В один из рейсов корабль, на котором плавал Вильбоа, сделал остановку в порту Тессела.
Царь Петр, под видом простого матроса изучавший в Саардаме кораблестроительное дело, явился на борт английского судна и, зная, что оно возвращается обратно в Лондон, отправился на нем в плавание, не открывая своего имени. После того как он изучил кораблестроение, это был способ изучить навигацию.
Провидение послужило царю как нельзя лучше. Внезапно разразился шторм, да такой, что по сравнению с ним буря, которой бесстрашно противостоял некогда Цезарь, показалась бы просто шквалом.
Шторм длился три дня.
В последнюю минуту, когда капитан, его помощник и команда, исчерпав все свое умение и, главное, все свои силы, уже не знали, какому святому приносить обеты, Вильбоа хватает руль и отдает приказ произвести маневр, который спасает судно.
Царь не упустил из виду отважного боцманмата и распознал в нем одного из тех толковых и решительных людей, которые так нужны реформаторам и основателям империй.
Когда опасность миновала, Петр подошел к Вильбоа и заключил его в объятия.
Такая фамильярность со стороны простого голландского матроса задела самолюбие высокородного бретонца.
Вильбоа спросил наглеца, кто он такой, чтобы позволять себе подобную бесцеремонность с французским дворянином.
Матрос сказал в ответ, что он царь Петр.
Другой на его месте подумал бы, что с ним хотят сыграть шутку, но Вильбоа и сам обладал незаурядным умом. Одного взгляда ему оказалось достаточно, чтобы под медвежьей шкурой распознать льва. Без лишних слов и без колебаний склонился он перед монаршьим величеством как человек, который всегда и везде распознает повелителя и воздает ему почести.

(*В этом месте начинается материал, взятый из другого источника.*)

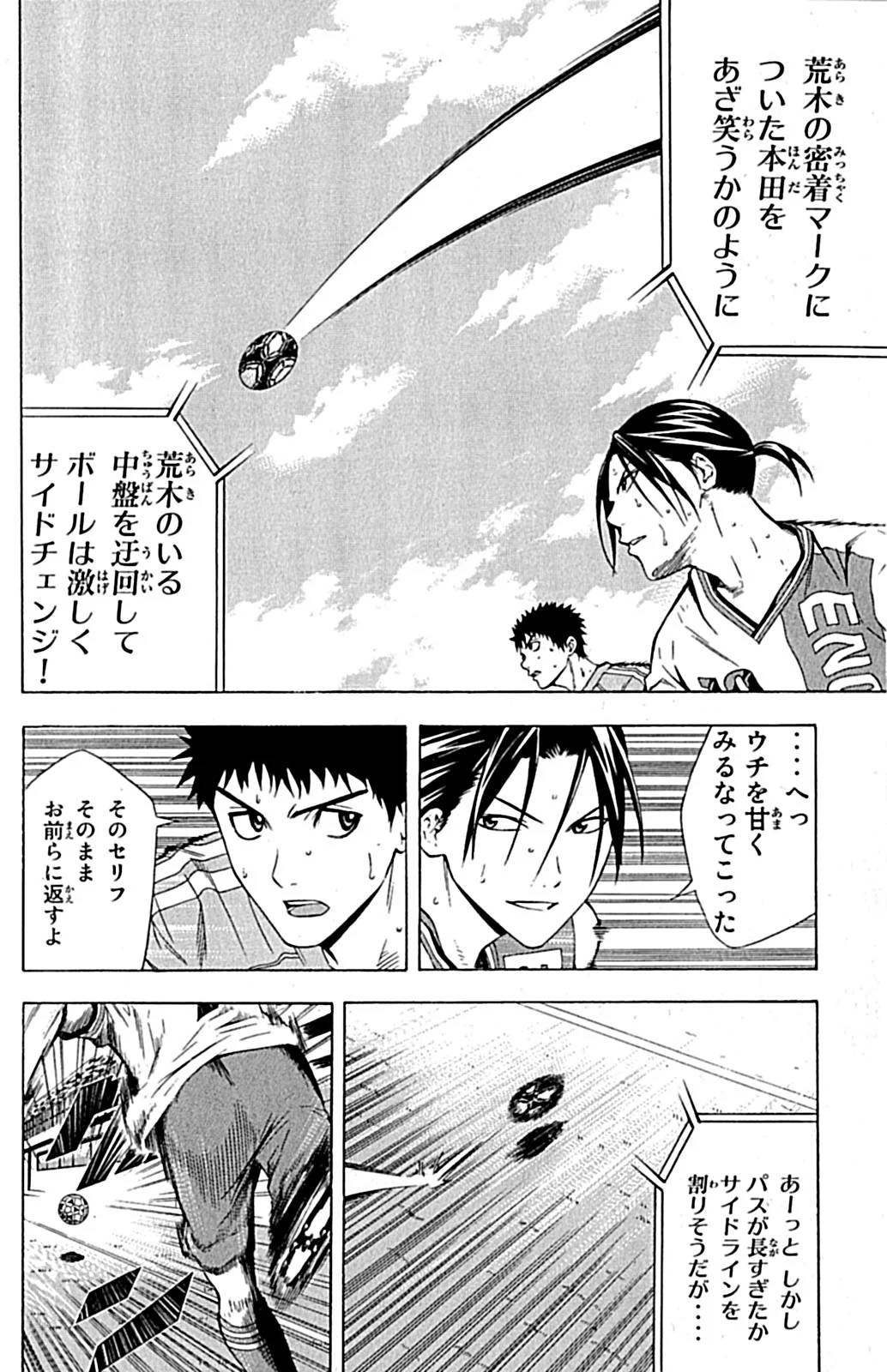 Page 143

Царь назначил Вильбоа своим адъютантом и одновременно произвел его в офицеры своего флота.
Наш бретонец был наделен всеми недостатками и всеми достоинствами своих земляков: он был прекрасным офицером, храбрым до беспощадности, настойчивым до упрямства, любил выпить и пил, пока не пьянел. И если, к несчастью, он не доходил в своем опьянении до того, что падал под стол, то был способен на всякие бесчинства.
Таким был и сам царь Петр, и потому он по достоинству оценил Вильбоа как соратника по оружию и по застолью.
Однако в такие моменты Вильбоа уже не помнил себя, и трижды ему случалось совершать убийства.
Но в глазах царя подобные преступления не были непростительными, так что он прощал их и Вильбоа.
К несчастью для Вильбоа, его опьянения приводили не только к убийствам.
Однажды, когда царь пребывал у себя во дворце в Стрельне, на берегу Санкт-Петербургского залива, он дал Вильбоа какое-то поручение к императрице Екатерине, которая находилась в Кронштадте.
Стояла зима; мороз был градусов десять — двенадцать; залив замерз. Вильбоа сел в сани, не забыв запастись бутылкой водки, чтобы бороться со стужей.
Когда он добрался до Кронштадта, бутылка была уже пуста.
Для Вильбоа это было почти трезвостью; он показался совершенно спокойным всем офицерам стражи, которым ему полагалось представиться, перед тем как войти к царице.
Екатерина спала; стало быть, ее следовало разбудить.
Пока ее будили, Вильбоа пришлось ждать в натопленной комнате, поскольку зимой в Санкт-Петербурге в комнатах топят, и перемена температуры произвела в нем полный переворот. Когда горничные подвели его к постели Екатерины и оставили с ней вдвоем, он забыл, что перед ним императрица: он видел лишь необыкновенно красивую женщину и вознамерился дать ей доказательство восхищения, которое вызывала в нем ее красота. Вильбоа был человек быстрый в исполнении своих решений, и императрица напрасно звала горничных: когда они явились, он уже привел свои доказательства.
Его немедленно арестовали.
К царю послали нарочного, которому было поручено рассказать о происшествии, проявляя при этом крайнюю осторожность.
Царь выслушал рассказ от начала до конца, не позволяя себе выказывать какие бы то ни было признаки гнева.
— Ну, и что вы с ним сделали? — спросил он, когда рассказ был закончен.
— Государь, — ответил посланец, — его скрутили и отправили в тюрьму.
— И как он себя ведет в тюрьме?
— Едва оказавшись там, он сразу уснул.